Improper Nesting Example
Introduction
One of the limits on the use of parbegin/parend, and any related constructs, is that the program involved must be prop-
erly nested. Not all programs are. For example, consider the program represented by the following graphs.
The Program as Graphs
Using fork/join Primitives
The program equivalent to these precedence and process flow graphs is:
t6 := 2;
t8 := 3;
S1; fork p2; fork p5; fork p7; quit;
p2: S2; fork p3: fork p4; quit;
p5: S5; join t6, p6; quit;
p7: S7; join t8, p8; quit;
p3: S3; join t8, p8; quit;
p4: S4; join t6, p6; quit;
p6: S6; join t8, p8; quit;
p8: S8; quit
where Si is the program for pi.
Using parbegin/parend Primitives
To see if this is possible, we must determine if the above program is properly nested. If not, we clearly cannot repre-
sent it using parbegin and parend, which require a block structure, and hence proper nesting.
Let S(a,b) represent the serial execution of processes a and b, and P(a,b) the parallel execution of processes a and b.
Then a process flow graph is properly nested if it can be described by P, S, and functional composition.

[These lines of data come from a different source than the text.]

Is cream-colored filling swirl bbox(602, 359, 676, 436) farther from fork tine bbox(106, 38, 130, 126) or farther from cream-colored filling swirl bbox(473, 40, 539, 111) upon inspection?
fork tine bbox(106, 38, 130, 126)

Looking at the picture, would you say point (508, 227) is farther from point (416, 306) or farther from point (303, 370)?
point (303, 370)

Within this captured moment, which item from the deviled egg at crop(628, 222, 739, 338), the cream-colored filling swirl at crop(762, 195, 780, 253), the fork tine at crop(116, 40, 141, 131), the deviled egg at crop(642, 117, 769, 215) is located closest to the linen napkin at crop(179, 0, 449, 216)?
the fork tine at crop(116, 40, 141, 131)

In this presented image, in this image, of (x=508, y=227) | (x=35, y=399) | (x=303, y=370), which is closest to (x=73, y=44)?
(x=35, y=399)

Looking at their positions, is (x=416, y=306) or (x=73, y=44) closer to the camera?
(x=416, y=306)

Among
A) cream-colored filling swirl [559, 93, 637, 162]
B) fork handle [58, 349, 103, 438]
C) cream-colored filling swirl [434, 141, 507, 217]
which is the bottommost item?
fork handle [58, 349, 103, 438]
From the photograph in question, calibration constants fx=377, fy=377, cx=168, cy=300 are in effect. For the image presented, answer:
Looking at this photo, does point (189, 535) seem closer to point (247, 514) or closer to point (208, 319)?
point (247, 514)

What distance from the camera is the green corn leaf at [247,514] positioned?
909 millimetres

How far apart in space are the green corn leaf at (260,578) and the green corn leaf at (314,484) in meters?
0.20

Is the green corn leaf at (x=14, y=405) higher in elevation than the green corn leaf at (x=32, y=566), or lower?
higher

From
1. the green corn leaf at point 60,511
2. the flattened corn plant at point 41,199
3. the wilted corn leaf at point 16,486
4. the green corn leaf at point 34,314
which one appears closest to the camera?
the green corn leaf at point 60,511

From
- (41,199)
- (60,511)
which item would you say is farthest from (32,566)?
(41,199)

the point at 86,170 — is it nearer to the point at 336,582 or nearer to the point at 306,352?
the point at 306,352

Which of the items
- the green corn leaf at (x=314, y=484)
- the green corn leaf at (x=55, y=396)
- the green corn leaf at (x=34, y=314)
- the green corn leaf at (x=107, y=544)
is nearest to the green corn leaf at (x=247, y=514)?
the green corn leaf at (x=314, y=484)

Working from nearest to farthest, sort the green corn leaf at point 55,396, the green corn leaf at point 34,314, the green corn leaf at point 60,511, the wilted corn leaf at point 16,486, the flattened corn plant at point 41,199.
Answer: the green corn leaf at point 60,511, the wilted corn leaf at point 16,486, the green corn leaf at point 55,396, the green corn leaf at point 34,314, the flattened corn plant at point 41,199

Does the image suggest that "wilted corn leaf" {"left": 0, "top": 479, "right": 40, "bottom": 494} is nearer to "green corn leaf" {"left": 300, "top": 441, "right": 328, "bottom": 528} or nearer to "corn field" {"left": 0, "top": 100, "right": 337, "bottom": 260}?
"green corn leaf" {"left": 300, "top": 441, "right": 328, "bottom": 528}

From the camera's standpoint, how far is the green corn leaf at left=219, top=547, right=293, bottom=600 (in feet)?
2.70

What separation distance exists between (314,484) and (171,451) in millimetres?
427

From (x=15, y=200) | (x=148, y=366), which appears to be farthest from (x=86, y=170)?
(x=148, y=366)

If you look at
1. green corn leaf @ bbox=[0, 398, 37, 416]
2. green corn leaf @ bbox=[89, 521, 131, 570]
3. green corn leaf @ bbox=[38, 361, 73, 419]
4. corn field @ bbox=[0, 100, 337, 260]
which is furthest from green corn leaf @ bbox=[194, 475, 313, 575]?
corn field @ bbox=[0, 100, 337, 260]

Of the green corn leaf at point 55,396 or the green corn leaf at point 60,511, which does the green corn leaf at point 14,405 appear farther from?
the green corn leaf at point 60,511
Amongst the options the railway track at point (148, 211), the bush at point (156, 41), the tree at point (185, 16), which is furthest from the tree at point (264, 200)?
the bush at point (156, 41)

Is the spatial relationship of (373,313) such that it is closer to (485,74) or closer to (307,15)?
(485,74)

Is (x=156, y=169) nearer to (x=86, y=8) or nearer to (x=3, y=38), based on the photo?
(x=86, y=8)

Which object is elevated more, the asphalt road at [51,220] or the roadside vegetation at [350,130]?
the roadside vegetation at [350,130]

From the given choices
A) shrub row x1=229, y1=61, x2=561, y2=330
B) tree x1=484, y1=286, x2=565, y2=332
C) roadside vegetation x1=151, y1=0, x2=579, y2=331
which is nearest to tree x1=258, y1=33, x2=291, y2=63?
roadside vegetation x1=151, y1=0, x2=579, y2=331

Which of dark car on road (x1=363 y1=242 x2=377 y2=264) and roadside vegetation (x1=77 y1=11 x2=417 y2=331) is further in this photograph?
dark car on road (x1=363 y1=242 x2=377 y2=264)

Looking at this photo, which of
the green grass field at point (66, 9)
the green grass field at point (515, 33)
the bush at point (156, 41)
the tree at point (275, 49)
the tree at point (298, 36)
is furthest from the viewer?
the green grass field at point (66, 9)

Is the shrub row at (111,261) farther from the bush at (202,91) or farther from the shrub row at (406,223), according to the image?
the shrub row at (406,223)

For example,
the program
parbegin
p1: a := b + 1;
p2: c := d + 1;
parend
p3: e := a + c;
would be written as
S(P(p1,p2),p3)
We now prove:
Claim The example is not properly nested.
Proof For something to be properly nested, it must be of the form S(pi,pj) or P(pi,pj) at the most interior level.
Clearly the example's most interior level is not P(pi,pj) as there are no constructs of that form in the graph.
In the graph, all serially connected processes pi and pj have at least 1 more process pk starting or finishing at the node
nij between pi and pj; but if S(pi,pj) is in the innermost level, there can be no such pk (else a more interior P or S is
needed, contradiction). Hence, it's not S(pi,pj)) either.